Jecht scratched the back of his neck, apparently deep in thought, and then pulled his sword free. “Well, you’re welcome to try!” With sudden speed, he dashed at Tidus. The blitzballer dodged, barely, bringing his sword around at the last minute. Jecht blocked, retaliating with a heavy swing of his massive sword. It hit the ground with a crack – concrete shattering underneath it as Tidus nimbly hopped out of way. That was more like it!
“Is that all you got?!”
“Not even half!” They slashed and parried for another minute more, Tidus dancing around his father’s punishingly heavy strokes, heart thudding in his ears, crazy grin stretching across his face. He leapt into the sky, swinging high, brought the sword down-
And his old man didn’t move to block it.
The watery blade stopped a hair’s breadth above a tanned, muscled shoulder.
Then Tidus was lashing out with his fist, striking his father square in the gut.
Jecht flew back and hit the side of the massive sword with an audible thump. He slid to the ground, giant blade crashing beside him.
“What the hell do you think you’re doing?!” Tidus seethed. His hands were clenched – his whole form radiated anger. “You think I’m just going to let you throw the fight, after all… after all this?”
Jecht coughed, and righted himself, apparently none the worse for wear. “Ah, hell. You saw straight through me.”
“You wanted to fight, didn’t you? Hell, I was even gonna let you win.”
“You… I hate you!” he blustered. “I don’t want to win like that! That’s not the guy I wanna beat! The guy I wanna beat doesn’t just roll over and lose! The guy I wanna beat isn’t weak!”
“What the heck do you suggest then, huh?” Jecht barked. “What’s the point of winning if I’m gonna vanish anyway!” The two of them glared at each other.
“If I may,” Cecil stepped in tentatively. “Our goals seem to be the same. Jecht, why don’t you lend us your assistance? We still have one last agent of Chaos to defeat. Your advice could really help. And I’m sure if we spoke to Cosmos, she’d be happy to let you join us.”
Jecht rubbed a hand through his tangled mess of hair.
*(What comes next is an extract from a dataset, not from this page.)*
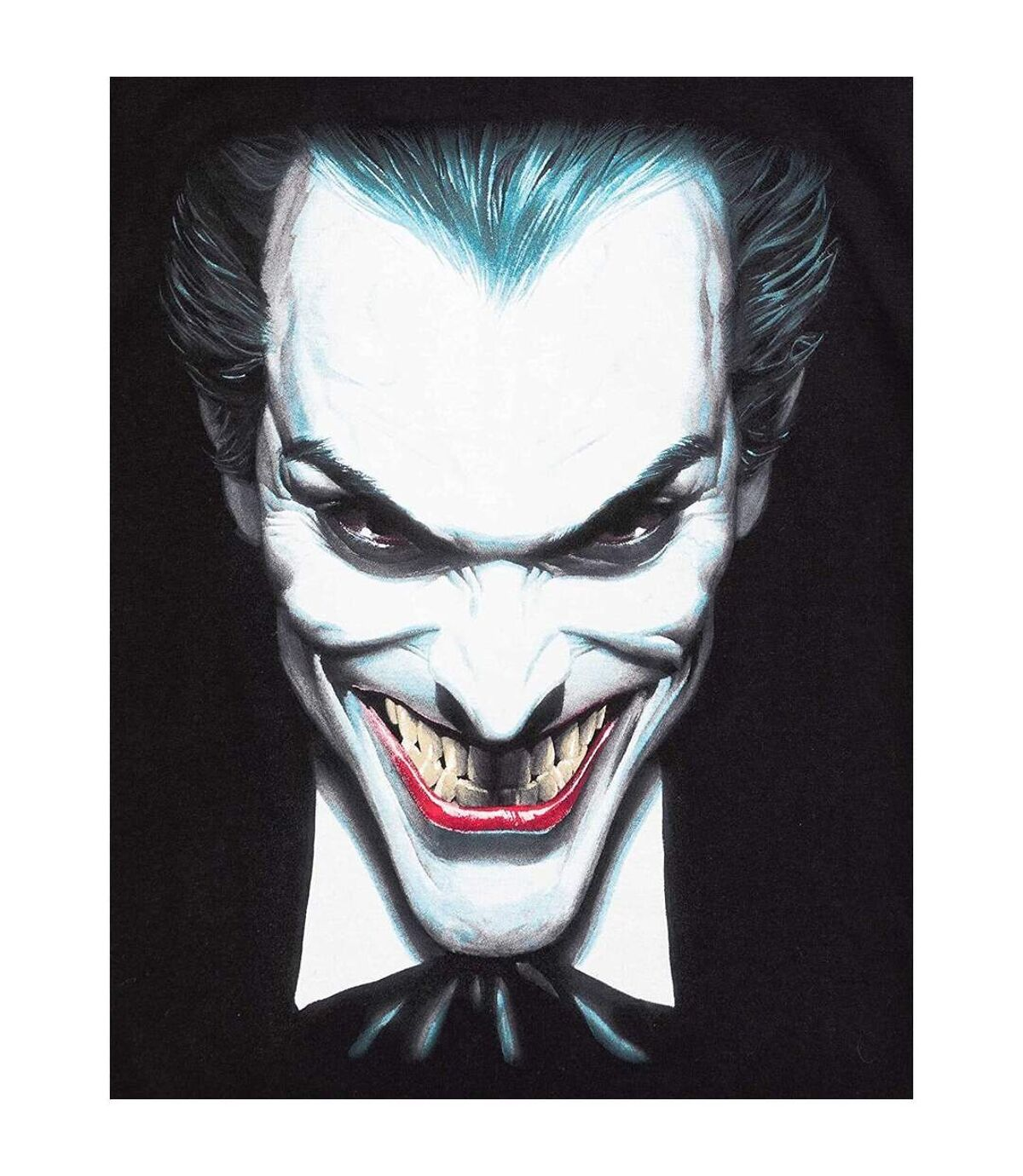 The Joker Mens Face T-Shirt (Black) - UTNS5765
Eventually, he sighed, and stabbed his blade into the ground. “Doesn’t sound like I got a lot of choices, does it?” He nodded to himself. “Okay. Why not? I’ll help you kids out. Ain’t got nothing to lose, anyway.” He tossed a glance at Tidus, who was still quietly smouldering at him. “You and me, we can have our fight after. I don’t much feel like it right now anyway. Ain’t any good like that!”
He twitched, but in the end, put his sword away. “Ok, fine. But you’d better bet I’ll kick your ass when the time comes!”
Jecht laughed. “Sure, if you can!” Turning to the others, he asked, “So, I know you got the Emperor’s mob. Who’s left?”
“We took out Garland, Kefka, and Golbez,” Cecil explained. “If you join us, that leaves only Sephiroth.”
"Sephiroth, huh? That’ll be something.” He scratched his chin. “But hey… haven't you forgotten someone?"
"What are you talking about?"
"You know. The broody one! Cloud."
"You mean Cloud of Darkness?" Onion Knight piped up. "We already got her."
“That weird lady? Nah. Guy I’m talking about carries a big sword, has this crazy spiky blond hair. You know. The one who killed Chaos.”